PROBLEM TO WORK ON — Line for line, the listing below is to be transcribed exactly.

ENTRIES PROVIDED —
-------
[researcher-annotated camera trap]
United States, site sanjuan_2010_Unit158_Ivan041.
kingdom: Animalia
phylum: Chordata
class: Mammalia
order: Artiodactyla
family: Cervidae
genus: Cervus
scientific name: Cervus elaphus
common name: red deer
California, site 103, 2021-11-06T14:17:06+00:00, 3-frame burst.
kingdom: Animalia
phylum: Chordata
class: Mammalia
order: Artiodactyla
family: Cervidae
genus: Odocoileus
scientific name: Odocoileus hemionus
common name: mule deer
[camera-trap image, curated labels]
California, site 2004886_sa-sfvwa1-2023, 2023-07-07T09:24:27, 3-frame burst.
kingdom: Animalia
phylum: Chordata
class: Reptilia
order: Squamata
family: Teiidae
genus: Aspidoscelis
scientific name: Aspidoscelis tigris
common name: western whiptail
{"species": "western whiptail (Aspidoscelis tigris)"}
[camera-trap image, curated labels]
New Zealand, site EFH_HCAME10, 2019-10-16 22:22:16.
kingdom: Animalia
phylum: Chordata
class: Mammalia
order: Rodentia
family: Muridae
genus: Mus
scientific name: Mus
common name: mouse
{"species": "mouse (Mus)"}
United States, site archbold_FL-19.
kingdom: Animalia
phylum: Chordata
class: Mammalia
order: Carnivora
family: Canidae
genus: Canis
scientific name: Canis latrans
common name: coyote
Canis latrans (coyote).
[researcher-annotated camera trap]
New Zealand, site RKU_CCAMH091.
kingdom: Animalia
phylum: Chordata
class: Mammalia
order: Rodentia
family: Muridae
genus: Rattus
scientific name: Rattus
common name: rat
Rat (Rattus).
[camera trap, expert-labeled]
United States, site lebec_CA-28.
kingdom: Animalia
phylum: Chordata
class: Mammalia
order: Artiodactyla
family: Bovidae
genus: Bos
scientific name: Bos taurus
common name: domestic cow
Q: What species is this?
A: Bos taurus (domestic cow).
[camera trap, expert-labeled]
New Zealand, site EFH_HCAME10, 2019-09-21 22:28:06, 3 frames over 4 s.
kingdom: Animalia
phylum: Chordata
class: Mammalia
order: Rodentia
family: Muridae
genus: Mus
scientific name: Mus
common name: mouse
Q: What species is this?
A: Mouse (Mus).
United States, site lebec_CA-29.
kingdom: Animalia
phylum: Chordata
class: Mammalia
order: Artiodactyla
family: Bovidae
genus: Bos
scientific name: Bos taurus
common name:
-------
WRITTEN SOLUTION —
[researcher-annotated camera trap]
United States, site sanjuan_2010_Unit158_Ivan041.
kingdom: Animalia
phylum: Chordata
class: Mammalia
order: Artiodactyla
family: Cervidae
genus: Cervus
scientific name: Cervus elaphus
common name: red deer
California, site 103, 2021-11-06T14:17:06+00:00, 3-frame burst.
kingdom: Animalia
phylum: Chordata
class: Mammalia
order: Artiodactyla
family: Cervidae
genus: Odocoileus
scientific name: Odocoileus hemionus
common name: mule deer
[camera-trap image, curated labels]
California, site 2004886_sa-sfvwa1-2023, 2023-07-07T09:24:27, 3-frame burst.
kingdom: Animalia
phylum: Chordata
class: Reptilia
order: Squamata
family: Teiidae
genus: Aspidoscelis
scientific name: Aspidoscelis tigris
common name: western whiptail
{"species": "western whiptail (Aspidoscelis tigris)"}
[camera-trap image, curated labels]
New Zealand, site EFH_HCAME10, 2019-10-16 22:22:16.
kingdom: Animalia
phylum: Chordata
class: Mammalia
order: Rodentia
family: Muridae
genus: Mus
scientific name: Mus
common name: mouse
{"species": "mouse (Mus)"}
United States, site archbold_FL-19.
kingdom: Animalia
phylum: Chordata
class: Mammalia
order: Carnivora
family: Canidae
genus: Canis
scientific name: Canis latrans
common name: coyote
Canis latrans (coyote).
[researcher-annotated camera trap]
New Zealand, site RKU_CCAMH091.
kingdom: Animalia
phylum: Chordata
class: Mammalia
order: Rodentia
family: Muridae
genus: Rattus
scientific name: Rattus
common name: rat
Rat (Rattus).
[camera trap, expert-labeled]
United States, site lebec_CA-28.
kingdom: Animalia
phylum: Chordata
class: Mammalia
order: Artiodactyla
family: Bovidae
genus: Bos
scientific name: Bos taurus
common name: domestic cow
Q: What species is this?
A: Bos taurus (domestic cow).
[camera trap, expert-labeled]
New Zealand, site EFH_HCAME10, 2019-09-21 22:28:06, 3 frames over 4 s.
kingdom: Animalia
phylum: Chordata
class: Mammalia
order: Rodentia
family: Muridae
genus: Mus
scientific name: Mus
common name: mouse
Q: What species is this?
A: Mouse (Mus).
United States, site lebec_CA-29.
kingdom: Animalia
phylum: Chordata
class: Mammalia
order: Artiodactyla
family: Bovidae
genus: Bos
scientific name: Bos taurus
common name:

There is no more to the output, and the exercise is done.